Roger Cohen makes a stunning argument in today's New York Times:
So I’m wary of the clamor for retribution. Congress failed. The press failed. The judiciary failed. With almost 3,000 dead, America’s checks and balances got skewed, from the Capitol to Wall Street. Scrutiny gave way to acquiescence. Words were spun in feckless patterns.
Those checks and balances are recovering now. I don’t think this recovery would be served by prosecutions, either of C.I.A. operatives or those who gave them legal advice. Such legal action, if initiated, would split the intelligence services and the military in paralyzing ways at a time when two wars, in Iraq and Afghanistan, are still being fought. The country would be lacerated.
I agree with Cohen that the press failed miserably in the aftermath of 9/11, but given that the coverage of the torture debate has focused not on whether American officials broke the law but rather how the president might be weathering the political storm surrounding the release of the torture memos, I'd suggest that the press really isn't done failing yet.

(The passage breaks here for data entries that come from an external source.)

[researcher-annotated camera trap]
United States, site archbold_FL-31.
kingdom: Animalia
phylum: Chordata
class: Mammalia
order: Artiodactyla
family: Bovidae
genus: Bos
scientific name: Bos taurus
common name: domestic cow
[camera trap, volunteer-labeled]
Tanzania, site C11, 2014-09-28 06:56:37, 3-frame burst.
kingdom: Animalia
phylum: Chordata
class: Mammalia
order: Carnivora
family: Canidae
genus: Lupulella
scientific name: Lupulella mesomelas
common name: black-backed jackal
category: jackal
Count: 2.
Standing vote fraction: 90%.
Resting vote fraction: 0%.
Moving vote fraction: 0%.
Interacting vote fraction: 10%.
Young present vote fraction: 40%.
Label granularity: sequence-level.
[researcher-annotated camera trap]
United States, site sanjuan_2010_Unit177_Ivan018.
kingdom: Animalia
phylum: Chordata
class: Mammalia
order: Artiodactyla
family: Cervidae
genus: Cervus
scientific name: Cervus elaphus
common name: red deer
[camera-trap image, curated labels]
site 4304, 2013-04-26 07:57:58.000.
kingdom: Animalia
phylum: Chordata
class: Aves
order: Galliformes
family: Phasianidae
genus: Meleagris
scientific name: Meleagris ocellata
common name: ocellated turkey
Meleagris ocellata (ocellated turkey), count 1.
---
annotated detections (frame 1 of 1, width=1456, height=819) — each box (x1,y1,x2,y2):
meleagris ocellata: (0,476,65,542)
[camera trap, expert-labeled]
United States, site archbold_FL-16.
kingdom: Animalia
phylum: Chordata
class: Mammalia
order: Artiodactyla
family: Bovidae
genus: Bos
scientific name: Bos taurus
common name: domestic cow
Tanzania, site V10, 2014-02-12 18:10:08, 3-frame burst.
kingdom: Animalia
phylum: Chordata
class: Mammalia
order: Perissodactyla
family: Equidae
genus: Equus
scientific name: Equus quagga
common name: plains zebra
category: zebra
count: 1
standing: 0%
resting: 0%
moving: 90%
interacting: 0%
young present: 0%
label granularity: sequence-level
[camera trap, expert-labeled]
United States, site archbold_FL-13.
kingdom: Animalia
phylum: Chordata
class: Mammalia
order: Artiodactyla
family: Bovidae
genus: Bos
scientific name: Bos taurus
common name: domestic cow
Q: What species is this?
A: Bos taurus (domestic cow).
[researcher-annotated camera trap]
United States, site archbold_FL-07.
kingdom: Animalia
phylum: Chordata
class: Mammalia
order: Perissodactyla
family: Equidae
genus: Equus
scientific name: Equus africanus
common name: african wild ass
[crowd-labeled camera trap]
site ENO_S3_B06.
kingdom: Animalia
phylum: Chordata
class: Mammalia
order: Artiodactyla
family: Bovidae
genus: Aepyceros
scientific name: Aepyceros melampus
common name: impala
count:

Cohen's argument simply reflects the consensus among certain journalistic and political elites that the powerful simply shouldn't be held accountable when they make mistakes, because, after all, we all make mistakes. This compassionate attitude naturally doesn't extend beyond this small group. America has the highest incarceration rate in the world, fully 1 percent of the population. I'm sure there are millions of people currently incarcerated who would like it if Cohen's policy of absolution for crimes was extended to them.
More important, this entire philosophy has it backward. Accountability is the burden of the powerful in a democracy. Those who are responsible for upholding our laws shouldn't get a pass when they break them, precisely because they have that responsibility. Power without accountability is, by definition, tyranny.